ExxonMobil's Woods was one of more than 1,770 fossil fuel industry lobbyists granted access to the annual UN climate negotiations (COP29) in Baku, Azerbaijan. The heads of Aramco, BP, and TotalEnergies were also registered to participate as guests of the host country.
Woods made headlines when he discouraged US President-elect Trump from withdrawing the United States from the Paris Agreement. Although some media outlets credited Woods with supporting climate policy and pushing back against Trump's anti-climate agenda, what he actually said was, "The way you influence things is to participate, not to exit." What I see in the oil and gas industry's participation at COPs is not a commitment to climate action, but the determination-and access-to interfere with a fair, fast, and funded phaseout of fossil fuels by the international community.

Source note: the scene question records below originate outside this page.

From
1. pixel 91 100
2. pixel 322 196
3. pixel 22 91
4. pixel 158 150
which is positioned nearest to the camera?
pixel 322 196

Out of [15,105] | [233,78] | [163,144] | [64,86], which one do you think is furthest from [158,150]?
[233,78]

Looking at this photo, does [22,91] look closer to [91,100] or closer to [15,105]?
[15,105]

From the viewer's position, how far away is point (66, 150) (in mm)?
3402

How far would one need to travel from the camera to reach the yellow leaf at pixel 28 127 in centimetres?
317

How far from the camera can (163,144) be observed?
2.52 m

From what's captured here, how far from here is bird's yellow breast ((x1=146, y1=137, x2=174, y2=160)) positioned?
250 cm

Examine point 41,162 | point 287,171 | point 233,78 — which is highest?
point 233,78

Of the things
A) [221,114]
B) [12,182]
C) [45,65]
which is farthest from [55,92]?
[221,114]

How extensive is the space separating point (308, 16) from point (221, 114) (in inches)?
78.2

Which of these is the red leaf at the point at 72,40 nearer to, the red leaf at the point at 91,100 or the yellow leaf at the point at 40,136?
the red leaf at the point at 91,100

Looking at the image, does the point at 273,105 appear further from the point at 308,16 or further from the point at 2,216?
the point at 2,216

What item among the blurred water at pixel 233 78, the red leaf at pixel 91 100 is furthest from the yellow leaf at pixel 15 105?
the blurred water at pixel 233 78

As 2025 begins, the challenges for climate advocates are at least threefold: 1) mobilizing fierce opposition and marginalizing climate science deniers who secure positions of power in Congress or the administration; 2) inoculating state, federal, and international policymakers against deception and greenwashing by ExxonMobil and other major fossil fuel corporations; and 3) defending and expanding the use of ESG investment strategies against bad-faith Congressional "oversight."
With federal climate and clean energy policies likely to be stalled or rolled back, climate litigation is a key arena for progress in the United States. Preserving access to justice through the courts will be essential, in the face of veiled threats against climate-related litigation in Project 2025 and Trump's promise to stop climate accountability litigation against the oil and gas industry.

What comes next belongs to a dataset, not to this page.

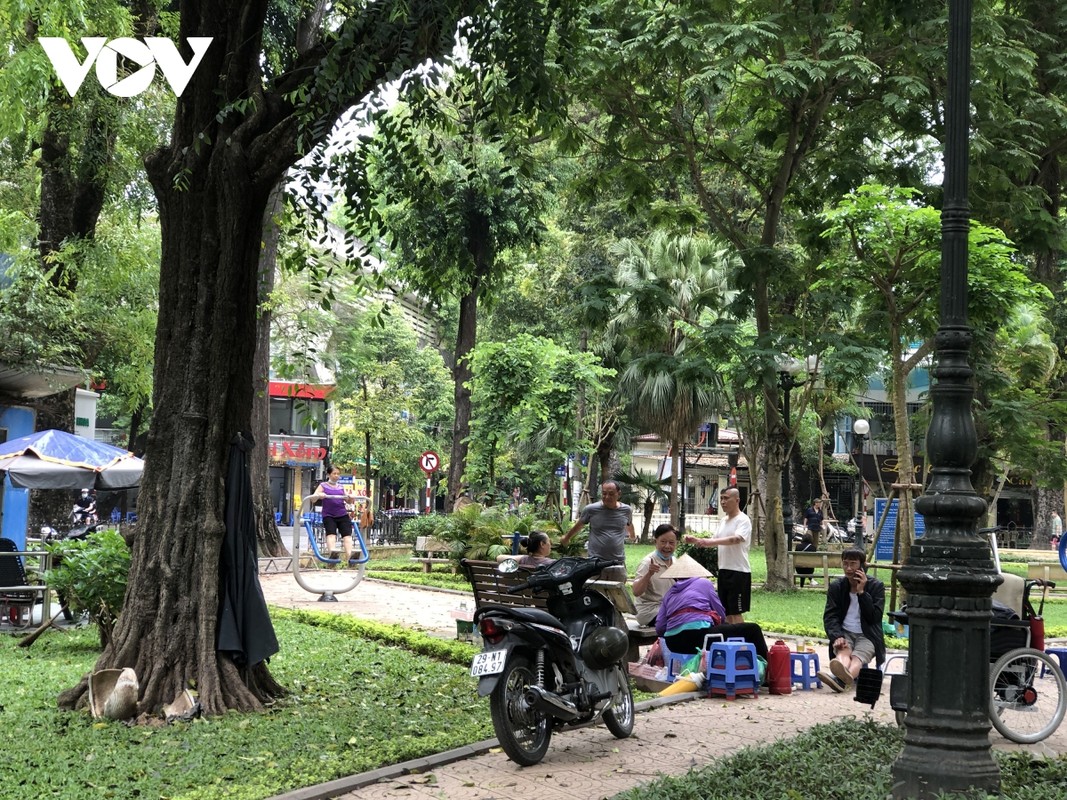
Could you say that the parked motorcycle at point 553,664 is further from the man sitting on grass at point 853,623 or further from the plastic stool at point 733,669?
the man sitting on grass at point 853,623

The fossil fuel industry will attempt to cash in on its political influence in the United States by advancing deregulation, facilitating increased oil and gas production on federal lands and waters, expanding subsidies and other giveaways, blocking mandatory climate disclosure, evading liability for climate damages and corporate misconduct, and stoking political and legal attacks against activists and organizers. As President-elect Trump opens the floodgates to all kinds of disinformation-including climate science denial-some pro-fossil forces will fight climate and clean energy policies directly. But others will more stealthily seek to delay and undermine the transition away from fossil fuels, claiming to support climate action while defining "climate solutions" in their narrow short-term interests. These efforts to regain social license by those most responsible for the climate crisis are particularly insidious.
Both approaches-and the actors who employ them-endanger our health, environment, energy security, human rights, and democracy. Even as we steel ourselves to refute a barrage of lies from top officials in the Trump administration and Congress, we must resist compromising with leaders of an industry that has deceived the public and policymakers for decades, evaded accountability for the harm it has caused, continues to obstruct the urgent transition to renewable energy, and has not earned the public's trust.